* **Exercise details**: In the entries below, find the line with "Practical business math" and the line with "and kanye: Choosing"; give again those lines and every line between them, exactly.

[[ Extracted material open ]]

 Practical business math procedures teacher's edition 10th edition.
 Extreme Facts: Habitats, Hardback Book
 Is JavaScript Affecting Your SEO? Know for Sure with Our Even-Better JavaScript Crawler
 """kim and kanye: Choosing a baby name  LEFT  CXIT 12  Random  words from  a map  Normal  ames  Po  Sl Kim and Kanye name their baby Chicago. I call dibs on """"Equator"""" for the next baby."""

[[ Extracted material closed ]]
[[ Extracted material open ]]

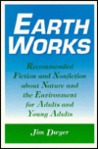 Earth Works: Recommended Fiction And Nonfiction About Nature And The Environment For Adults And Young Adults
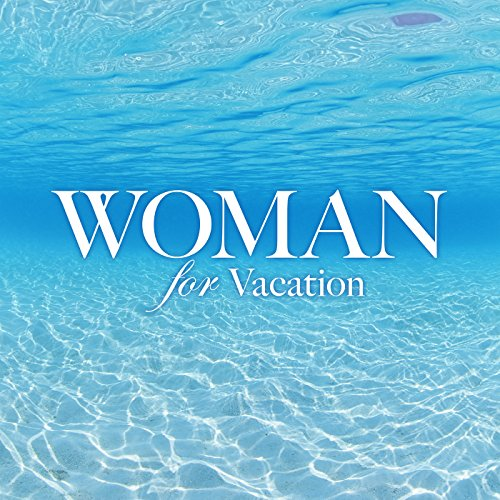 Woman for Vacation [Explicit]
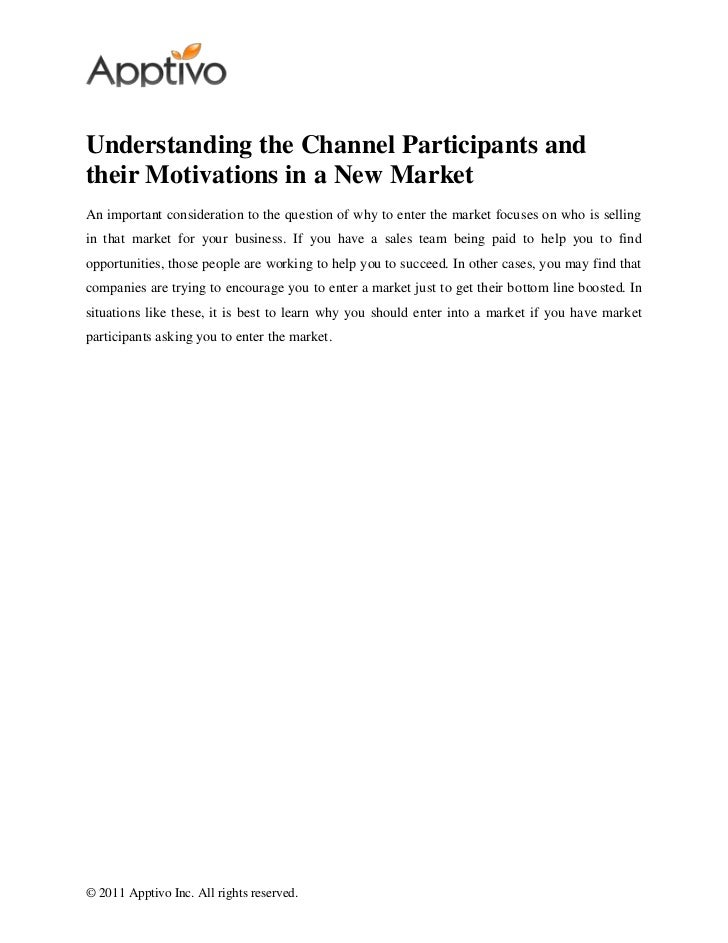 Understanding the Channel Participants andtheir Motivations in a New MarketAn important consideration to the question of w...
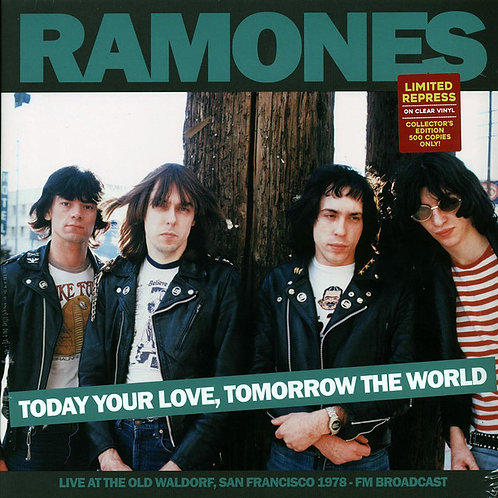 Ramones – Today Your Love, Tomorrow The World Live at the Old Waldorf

[[ Extracted material closed ]]

* **Answer for this exercise**:
 Practical business math procedures teacher's edition 10th edition.
 Extreme Facts: Habitats, Hardback Book
 Is JavaScript Affecting Your SEO? Know for Sure with Our Even-Better JavaScript Crawler
 """kim and kanye: Choosing a baby name  LEFT  CXIT 12  Random  words from  a map  Normal  ames  Po  Sl Kim and Kanye name their baby Chicago. I call dibs on """"Equator"""" for the next baby."""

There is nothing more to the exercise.